Tuesday, November 22, 2011

BOOK REVIEW: Paris Without End. The True Story of Hemingway's First Wife by Gioia Diliberto

I read and enjoyed The Paris Wife by Paula McLain over the summer. It was such a poignant story and so full of famous names and gorgeous places that the whole thing stuck with me. I took notice of a biography of Hadley Hemingway called Paris Without End - The True Story of Hemingway’s First Wife by Gioia Diliberto and decided I wanted to read it, too.

This is a meticulously researched, well-written book. Using a great deal of information taken from letters, interviews, and Hemingway’s personal papers, Diliberto presents a rich account of Hadley and Ernest’s lives. We see their first meeting, we watch their courtship, marriage, and eventual divorce and its aftermath. In fact, it covers all the same ground as the novel but in greater detail and from a different perspective. (The biography was written first and if I remember right was one of McLain's references.)

Paris Without End is a splendid biography. While reading it, I was struck (looking back) by how closely the novel had followed the story of Hadley’s life. In some ways, I felt the books were so similar I didn’t need to have read both. The biography does have some more detailed information, but some of the interpretation began to get a bit repetitive. And while the story is compelling, it wasn’t as emotionally gripping for me as the novel. Nevertheless, Hadley’s personality is well demonstrated. As far as the famous husband– while his faults are evident, the author balances this with Hadley’s generous and loving explanations for his behavior. She forgives him so I suppose I have to. He’s not a likeable character, but he had his own demons.

If you’re interested in Hemingway’s first wife and his Paris years, I can recommend both books. If you prefer nonfiction, try Paris Without End. If you’d rather read a novel, pick up a copy of The Paris Wife.

Monday, November 21, 2011

ESCAPE TO THE PAST WITH: The Wager by Donna Jo Napoli

I’ve just finished The Wager by Donna Jo Napoli. Napoli is a rather prolific award-winning writer of children’s and young adult books. I should have read her work before now!

The Wager is a retelling of an old Sicilian fairy tale. Set in Sicily, beginning in 1169, it tells the story of Don Giovanni, a handsome wealthy young gentleman who is, unfortunately, an arrogant wastrel. One night, an earthquake strikes, followed by a tidal wave that washes away everything he owns. His servants abandon him. His castle is essentially repossessed by his creditors. Robbers and worse chase him from his home. He’s too proud to be seen begging where he once was lord, so he makes his way to another city where he can do a peasant’s work to survive.

Don Giovanni manages to scrape by while the weather is warm, but come winter time, he slowly starves. This is when the Devil makes his move. He offers a wager. If Don Giovanni will not bathe, change his clothes, or cut his hair for three years, three months, and three days, the Devil will provide him with a purse that will yield unlimited riches.

Don Giovanni is not a fool. He knows enough to fear a deal with the Devil. But he’s starving and sees no other way out. He thinks he can manage being dirty if he is rich. He takes the purse.

The story then follows Don Giovanni through his years of degradation and redemption.

▸ **What is asked**:
**1.** Which book titles are mentioned in the blog posts?
**2.** Extract, word for word, the passage of the blog posts that opens with the words containing "I read and enjoyed" and closes with "of McLain's references.)".

▸ **Provided material**:
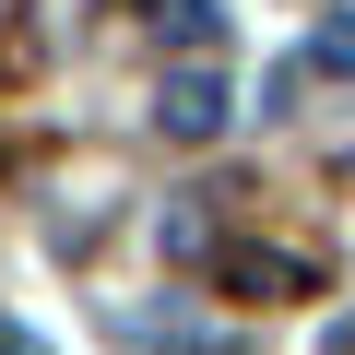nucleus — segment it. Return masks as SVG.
I'll return each instance as SVG.
<instances>
[{"mask_svg": "<svg viewBox=\"0 0 355 355\" xmlns=\"http://www.w3.org/2000/svg\"><path fill=\"white\" fill-rule=\"evenodd\" d=\"M166 130L178 142H214L225 130V71H166Z\"/></svg>", "mask_w": 355, "mask_h": 355, "instance_id": "nucleus-1", "label": "nucleus"}, {"mask_svg": "<svg viewBox=\"0 0 355 355\" xmlns=\"http://www.w3.org/2000/svg\"><path fill=\"white\" fill-rule=\"evenodd\" d=\"M154 24H166V36H214L225 12H214V0H154Z\"/></svg>", "mask_w": 355, "mask_h": 355, "instance_id": "nucleus-2", "label": "nucleus"}, {"mask_svg": "<svg viewBox=\"0 0 355 355\" xmlns=\"http://www.w3.org/2000/svg\"><path fill=\"white\" fill-rule=\"evenodd\" d=\"M0 355H36V343H24V331H12V320H0Z\"/></svg>", "mask_w": 355, "mask_h": 355, "instance_id": "nucleus-3", "label": "nucleus"}]
</instances>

▸ **The solutions**:
**1.**
- Paris Without End (The True Story of Hemingway's First Wife)
- The Paris Wife
- The Wager

**2.**
I read and enjoyed The Paris Wife by Paula McLain over the summer. It was such a poignant story and so full of famous names and gorgeous places that the whole thing stuck with me. I took notice of a biography of Hadley Hemingway called Paris Without End - The True Story of Hemingway’s First Wife by Gioia Diliberto and decided I wanted to read it, too.

This is a meticulously researched, well-written book. Using a great deal of information taken from letters, interviews, and Hemingway’s personal papers, Diliberto presents a rich account of Hadley and Ernest’s lives. We see their first meeting, we watch their courtship, marriage, and eventual divorce and its aftermath. In fact, it covers all the same ground as the novel but in greater detail and from a different perspective. (The biography was written first and if I remember right was one of McLain's references.)